*EXERCISE TASK*:
Each entry below must be repeated exactly, with pictures left out.

*DATA LINES*:
* * * * * * * * *

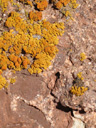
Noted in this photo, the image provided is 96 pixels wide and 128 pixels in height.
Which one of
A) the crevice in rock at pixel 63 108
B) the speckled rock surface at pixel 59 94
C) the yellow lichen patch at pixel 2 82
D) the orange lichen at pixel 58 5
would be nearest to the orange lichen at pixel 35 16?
the orange lichen at pixel 58 5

* * * * * * * * *

*REPLY*:
Noted in this photo, the image provided is 96 pixels wide and 128 pixels in height.
Which one of
A) the crevice in rock at pixel 63 108
B) the speckled rock surface at pixel 59 94
C) the yellow lichen patch at pixel 2 82
D) the orange lichen at pixel 58 5
would be nearest to the orange lichen at pixel 35 16?
the orange lichen at pixel 58 5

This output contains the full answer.